Document 6: U.S. Embassy Baghdad, Cable #92 to the Under Secretary, August 17, 1953. Top Secret / No Distribution

Source: National Archives and Records Administration

This cable from U.S. Ambassador Burton Y. Berry in Baghdad was classified Top Secret and directed personally to the Under Secretary of State. Given its audience of one, the author feels freer than Henderson evidently did in the above reports to be forthright about such sensitive topics as the Shah’s state of mind and his admissions concerning the U.S. role in the coup to that point. Interestingly, the Shah made several statements to Berry that showed his dependence on the guidance of a person he refers to only as “an American.” The cable notes this was “not (repeat not) an official of the State Department,” leading to this author’s conclusion it was probably Kermit Roosevelt. The ambassador also makes clear the Shah intends to continue to get “advice from his American friend” before taking any further steps — a small indication that calls into further question the idea that the U.S. role can be entirely dismissed even after the initial failure of the CIA-British plan.

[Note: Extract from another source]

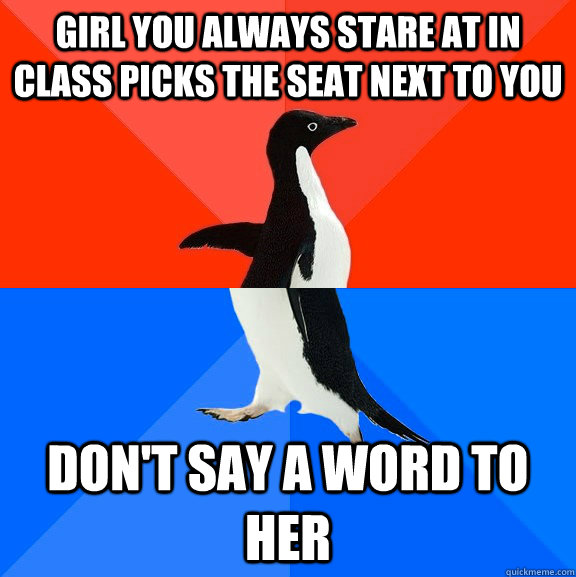 Girl you always stare at in class picks the seat next to you don't say a word to her  Socially Awesome Awkward Penguin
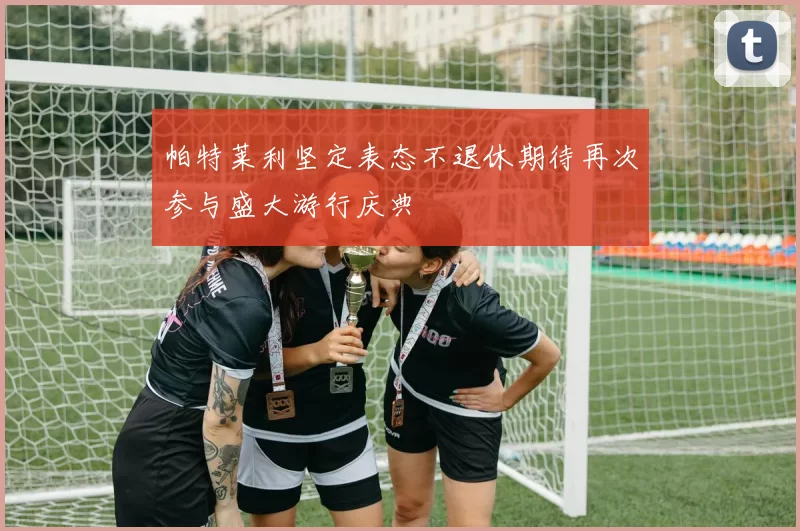 帕特莱利坚定表态不退休期待再次参与盛大游行庆典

For more information contact: Malcolm Byrne 202/994-7043 or [email protected]

 

Notes

[1] For a comprehensive statement of this view, see the Conclusion of Mohammad Mosaddeq and the 1953 Coup in Iran, edited by Mark J. Gasiorowski and Malcolm Byrne (Syracuse, 2004). See also the various previous postings linked at the top of this page.

[2] Ali Rahnema, Behind the 1953 Coup in Iran: Thugs, Turn-Coats, Soldiers, Spies (Cambridge University Press: November 2014).